Begin PROVIDED TEXT

Chuck Swindoll once wrote, “I know of no other single practice in the Christian life more rewarding, practically speaking, than memorizing Scripture. . . . No other single exercise pays greater spiritual dividends! Your prayer life will be strengthened. Your witnessing will be sharper and much more effective. Your attitudes and outlook will begin to change. Your mind will become alert and observant. Your confidence and assurance will be enhanced. Your faith will be solidified.”
Is that how you view scripture memorization?
Donald Whitney writes, “Many Christians look on the Spiritual Discipline of memorizing God’s Word as something tantamount to modern-day martyrdom. Ask them to memorize Bible verses and they react with about as much eagerness as a request for volunteers to face Nero’s lions. How come? Perhaps because many associate all memorization with the memory efforts required of them in school. It was work, and most of it was uninteresting and of limited value.”
Can I let you in on a little secret Christian? Come in close. Alright, here it is, you can memorize scripture. But can I tell you something else? You should memorize Scripture. I know, I know. As soon as I give that command, you’re tempted to react like my kids do when I tell them to go and pick up their room or when I say, “no tablets at the table.” But before I tell you why you should, I want to consider why we often don’t. I have five reasons that I believe are common excuses (?) for why we often fail in this spiritual discipline.
Common Excuse #1: I Don’t Have Time
I get it. You’re busy. I’m not downplaying that reality in your life, but could it be that we’re not managing our time wisely? Consider this figure below.
Andy Naselli says, “What is urgent dictates what you do. And when you feel pressured to complete urgent tasks, that tempts you to unwind by escaping to quadrant 4. Perhaps you fritter away time by consuming social media candy — a cat video, a feel-good story, so-called “breaking news” about a celebrity you don’t really care about. Social media can be like a magnet in quadrant 4 that constantly pulls you in and keeps you longer than you want to stay.”
He adds, “For a Christian, memorizing the Bible goes in quadrant 2 — important but not urgent… But if you really believe that memorizing the Bible is important, then it should be part of your daily routine. It’s one of the big rocks.”

End PROVIDED TEXT
Begin SUPPLIED MATERIAL

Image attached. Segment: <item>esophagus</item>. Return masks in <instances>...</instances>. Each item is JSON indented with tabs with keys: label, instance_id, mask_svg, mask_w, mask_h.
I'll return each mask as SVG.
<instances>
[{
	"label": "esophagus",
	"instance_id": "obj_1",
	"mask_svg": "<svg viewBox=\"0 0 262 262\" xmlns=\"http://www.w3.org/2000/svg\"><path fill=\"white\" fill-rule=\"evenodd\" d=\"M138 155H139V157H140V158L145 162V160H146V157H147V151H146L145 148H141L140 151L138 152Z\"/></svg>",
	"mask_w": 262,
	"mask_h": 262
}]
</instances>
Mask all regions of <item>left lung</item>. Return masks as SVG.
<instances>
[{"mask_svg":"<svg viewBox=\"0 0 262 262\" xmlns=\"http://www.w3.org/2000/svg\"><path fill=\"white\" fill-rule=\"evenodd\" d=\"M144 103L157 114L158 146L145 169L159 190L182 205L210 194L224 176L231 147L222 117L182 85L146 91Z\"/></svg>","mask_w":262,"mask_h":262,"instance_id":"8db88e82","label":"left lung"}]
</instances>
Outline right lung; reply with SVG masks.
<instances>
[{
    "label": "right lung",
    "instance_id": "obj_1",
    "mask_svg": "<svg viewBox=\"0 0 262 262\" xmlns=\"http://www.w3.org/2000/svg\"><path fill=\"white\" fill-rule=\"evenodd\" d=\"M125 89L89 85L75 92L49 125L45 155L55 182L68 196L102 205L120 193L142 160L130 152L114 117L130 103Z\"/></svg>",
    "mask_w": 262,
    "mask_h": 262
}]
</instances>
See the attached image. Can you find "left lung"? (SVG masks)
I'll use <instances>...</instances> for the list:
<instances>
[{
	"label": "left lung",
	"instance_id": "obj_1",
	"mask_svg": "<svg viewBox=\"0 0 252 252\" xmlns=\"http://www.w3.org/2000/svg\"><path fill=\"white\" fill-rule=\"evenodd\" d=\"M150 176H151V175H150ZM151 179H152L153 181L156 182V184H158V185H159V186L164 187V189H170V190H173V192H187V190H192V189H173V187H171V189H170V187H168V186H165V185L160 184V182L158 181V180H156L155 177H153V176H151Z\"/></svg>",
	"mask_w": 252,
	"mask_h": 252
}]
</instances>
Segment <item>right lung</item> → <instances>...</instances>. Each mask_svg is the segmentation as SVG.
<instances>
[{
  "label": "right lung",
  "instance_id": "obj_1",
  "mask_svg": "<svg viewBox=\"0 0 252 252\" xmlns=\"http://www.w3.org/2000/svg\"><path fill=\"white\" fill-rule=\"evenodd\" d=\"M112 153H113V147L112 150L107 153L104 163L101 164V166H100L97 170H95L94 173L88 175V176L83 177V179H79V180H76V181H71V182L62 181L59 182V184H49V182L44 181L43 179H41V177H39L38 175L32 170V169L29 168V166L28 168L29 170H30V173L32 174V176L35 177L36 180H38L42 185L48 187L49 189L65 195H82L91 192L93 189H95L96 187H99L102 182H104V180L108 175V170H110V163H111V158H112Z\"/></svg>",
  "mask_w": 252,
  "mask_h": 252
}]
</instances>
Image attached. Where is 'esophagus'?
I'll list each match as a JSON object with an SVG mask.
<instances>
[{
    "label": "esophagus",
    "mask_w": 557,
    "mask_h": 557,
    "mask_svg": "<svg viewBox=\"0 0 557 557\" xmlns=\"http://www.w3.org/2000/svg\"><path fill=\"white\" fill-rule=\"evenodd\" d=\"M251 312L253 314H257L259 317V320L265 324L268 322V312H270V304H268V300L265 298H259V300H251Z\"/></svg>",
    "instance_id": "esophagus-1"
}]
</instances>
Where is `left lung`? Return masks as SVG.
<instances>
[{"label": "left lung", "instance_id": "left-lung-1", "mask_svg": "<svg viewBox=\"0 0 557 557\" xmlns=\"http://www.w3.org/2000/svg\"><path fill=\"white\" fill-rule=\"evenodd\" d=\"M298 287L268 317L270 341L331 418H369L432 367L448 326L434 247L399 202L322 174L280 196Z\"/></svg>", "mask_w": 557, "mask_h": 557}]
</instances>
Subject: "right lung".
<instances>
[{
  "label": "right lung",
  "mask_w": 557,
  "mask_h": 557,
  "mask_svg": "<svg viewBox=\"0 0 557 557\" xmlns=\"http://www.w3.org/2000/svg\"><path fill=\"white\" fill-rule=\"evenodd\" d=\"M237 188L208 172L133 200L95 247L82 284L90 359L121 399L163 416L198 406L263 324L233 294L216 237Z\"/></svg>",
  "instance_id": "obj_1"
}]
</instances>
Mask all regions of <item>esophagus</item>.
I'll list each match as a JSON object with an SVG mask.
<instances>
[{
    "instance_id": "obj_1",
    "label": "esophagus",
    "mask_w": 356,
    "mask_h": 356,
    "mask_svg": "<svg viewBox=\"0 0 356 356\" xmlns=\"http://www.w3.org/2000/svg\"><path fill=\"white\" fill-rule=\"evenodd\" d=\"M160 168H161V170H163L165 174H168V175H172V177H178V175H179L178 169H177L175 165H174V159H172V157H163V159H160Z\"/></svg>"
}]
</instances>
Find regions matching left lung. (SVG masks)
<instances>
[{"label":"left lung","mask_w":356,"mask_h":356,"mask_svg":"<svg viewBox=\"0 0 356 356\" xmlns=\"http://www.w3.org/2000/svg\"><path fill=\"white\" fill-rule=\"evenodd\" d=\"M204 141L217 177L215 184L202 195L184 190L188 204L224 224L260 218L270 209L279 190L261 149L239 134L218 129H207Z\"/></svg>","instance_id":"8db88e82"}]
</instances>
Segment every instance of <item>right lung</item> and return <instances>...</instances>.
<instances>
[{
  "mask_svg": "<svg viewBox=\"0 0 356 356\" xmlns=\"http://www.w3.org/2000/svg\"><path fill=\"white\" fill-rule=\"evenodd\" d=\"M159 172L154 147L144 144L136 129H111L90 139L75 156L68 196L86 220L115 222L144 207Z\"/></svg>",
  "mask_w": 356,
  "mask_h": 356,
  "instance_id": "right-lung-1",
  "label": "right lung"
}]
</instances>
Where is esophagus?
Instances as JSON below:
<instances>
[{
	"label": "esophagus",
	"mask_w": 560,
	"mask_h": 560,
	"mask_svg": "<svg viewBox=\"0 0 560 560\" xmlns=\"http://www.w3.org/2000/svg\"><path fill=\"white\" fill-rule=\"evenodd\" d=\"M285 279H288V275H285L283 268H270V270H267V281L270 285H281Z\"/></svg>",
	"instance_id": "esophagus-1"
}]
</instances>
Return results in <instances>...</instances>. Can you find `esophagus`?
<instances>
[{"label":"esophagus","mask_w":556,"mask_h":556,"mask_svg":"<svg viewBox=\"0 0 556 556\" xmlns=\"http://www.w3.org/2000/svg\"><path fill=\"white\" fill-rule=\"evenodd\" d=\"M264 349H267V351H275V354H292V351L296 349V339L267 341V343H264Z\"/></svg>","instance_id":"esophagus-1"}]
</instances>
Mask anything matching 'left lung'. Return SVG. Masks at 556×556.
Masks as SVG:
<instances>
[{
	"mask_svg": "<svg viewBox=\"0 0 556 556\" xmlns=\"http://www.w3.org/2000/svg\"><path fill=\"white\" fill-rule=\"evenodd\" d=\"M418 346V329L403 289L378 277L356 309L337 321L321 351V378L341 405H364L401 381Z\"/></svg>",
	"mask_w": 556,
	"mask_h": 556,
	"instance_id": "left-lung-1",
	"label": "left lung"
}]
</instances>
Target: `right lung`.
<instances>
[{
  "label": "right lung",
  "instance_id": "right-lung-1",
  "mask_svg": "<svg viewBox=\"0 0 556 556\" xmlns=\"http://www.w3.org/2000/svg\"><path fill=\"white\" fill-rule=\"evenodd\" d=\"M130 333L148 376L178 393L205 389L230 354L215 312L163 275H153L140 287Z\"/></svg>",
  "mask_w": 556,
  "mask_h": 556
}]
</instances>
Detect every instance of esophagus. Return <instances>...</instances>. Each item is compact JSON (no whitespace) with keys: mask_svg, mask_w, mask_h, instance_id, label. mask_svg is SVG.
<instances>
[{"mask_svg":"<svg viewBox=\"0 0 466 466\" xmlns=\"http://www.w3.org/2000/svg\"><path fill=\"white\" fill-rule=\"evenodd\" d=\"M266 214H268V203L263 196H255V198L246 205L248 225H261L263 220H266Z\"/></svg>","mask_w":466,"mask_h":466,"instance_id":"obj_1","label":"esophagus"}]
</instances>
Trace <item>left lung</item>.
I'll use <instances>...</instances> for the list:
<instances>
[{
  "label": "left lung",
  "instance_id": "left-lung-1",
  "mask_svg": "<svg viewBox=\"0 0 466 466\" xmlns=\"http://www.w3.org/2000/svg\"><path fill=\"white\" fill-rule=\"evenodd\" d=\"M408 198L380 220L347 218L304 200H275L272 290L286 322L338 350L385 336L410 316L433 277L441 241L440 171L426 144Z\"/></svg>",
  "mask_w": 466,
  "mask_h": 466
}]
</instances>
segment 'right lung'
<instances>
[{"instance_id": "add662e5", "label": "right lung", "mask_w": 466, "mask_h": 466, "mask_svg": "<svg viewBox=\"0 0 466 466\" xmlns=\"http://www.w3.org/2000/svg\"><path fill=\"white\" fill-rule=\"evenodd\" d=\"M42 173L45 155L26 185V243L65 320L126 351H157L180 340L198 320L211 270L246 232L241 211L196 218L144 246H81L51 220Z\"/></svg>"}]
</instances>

End SUPPLIED MATERIAL

INSTRUCTIONS TO FOLLOW ->
Copy the passage on memorizing Scripture, starting at "Common Excuse #1: I" and ending at "this figure below.", and change "busy" to "overloaded".

WORKED SOLUTION ->
Common Excuse #1: I Don’t Have Time
I get it. You’re overloaded. I’m not downplaying that reality in your life, but could it be that we’re not managing our time wisely? Consider this figure below.